━━ Extrait cité

CA Aix-en-Provence, ch. 3-2, 22 février 2024, n° 23/06045

AIX-EN-PROVENCE

Arrêt

Confirmation

PARTIES

Demandeur :

Invest AL (SAS)

COMPOSITION DE LA JURIDICTION

Président :

Mme Keromes

Conseillers :

Mme Vassail, Mme Vadrot

Avocats :

Me Simon-Thibaud, Me Alligier

T. com. Grasse, du 19 avr. 2023, n° 2023…

19 avril 2023

EXPOSE DU LITIGE

La société Invest AL, SASU créée par M. [T] [H] a pour activité la consultation immobilière, investissements, toutes transactions immobilières, qu'elle exerce sous les noms commerciaux de 'Homeland', 'Homeland Property', 'Homeland Rivera', activité consistant essentiellement à mettre en relation des vendeurs/promoteurs immobiliers ; elle intervient également au stade du lancement et de la commercialisation des projets avec les promoteurs ; elle se fait rémunérer par commissions d'apporteur d'affaires, versées à l'expiration des délais de recours contre les permis de construire.

━━━━
━━ Informations fournies

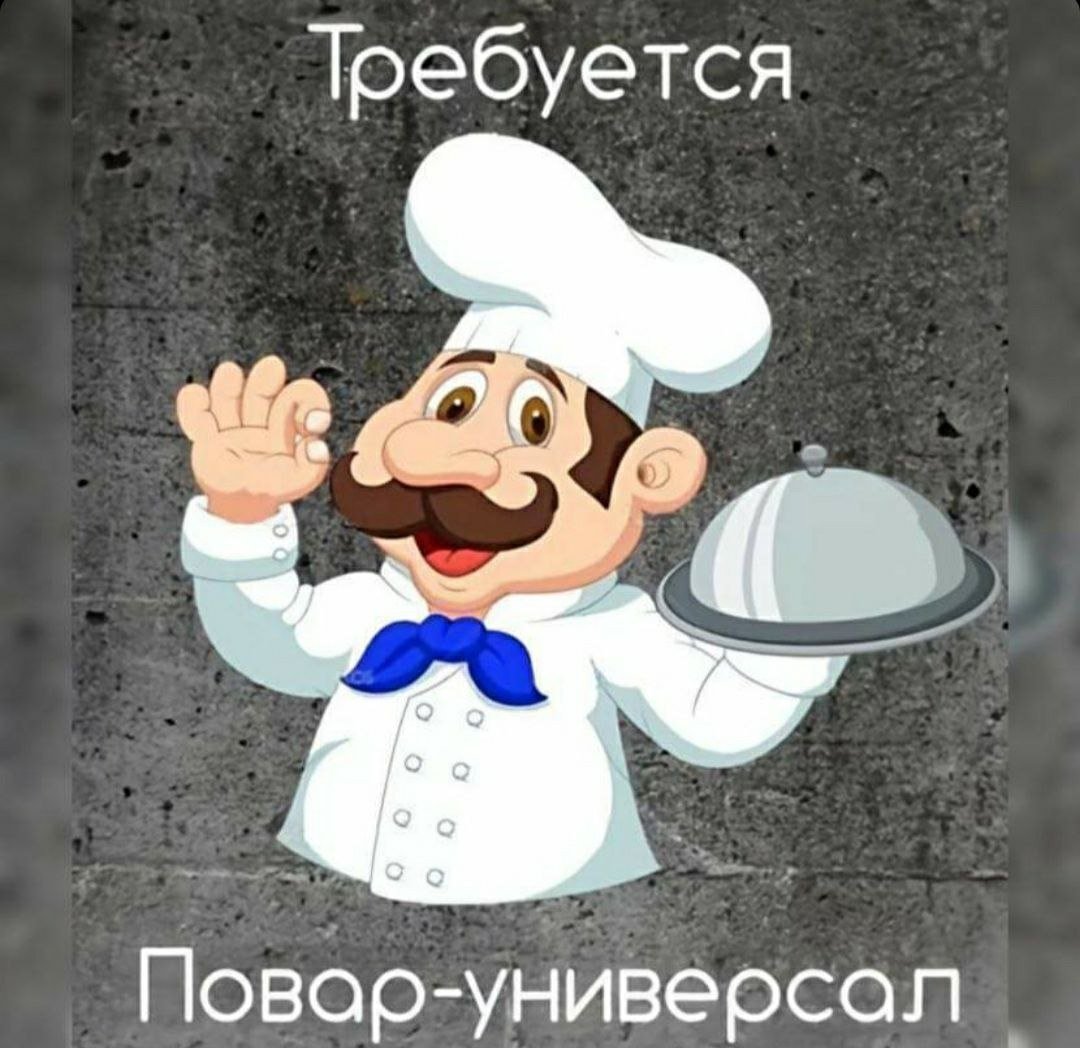 Ищем повара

━━━━

> _Consigne_
Recopiez mot pour mot, dans l'extrait de l'arrêt de la cour d'appel, tout ce qui va de « T. com. Grasse, du » jusqu'à « permis de construire. ».

> _Voici le résultat_
T. com. Grasse, du 19 avr. 2023, n° 2023…

19 avril 2023

EXPOSE DU LITIGE

La société Invest AL, SASU créée par M. [T] [H] a pour activité la consultation immobilière, investissements, toutes transactions immobilières, qu'elle exerce sous les noms commerciaux de 'Homeland', 'Homeland Property', 'Homeland Rivera', activité consistant essentiellement à mettre en relation des vendeurs/promoteurs immobiliers ; elle intervient également au stade du lancement et de la commercialisation des projets avec les promoteurs ; elle se fait rémunérer par commissions d'apporteur d'affaires, versées à l'expiration des délais de recours contre les permis de construire.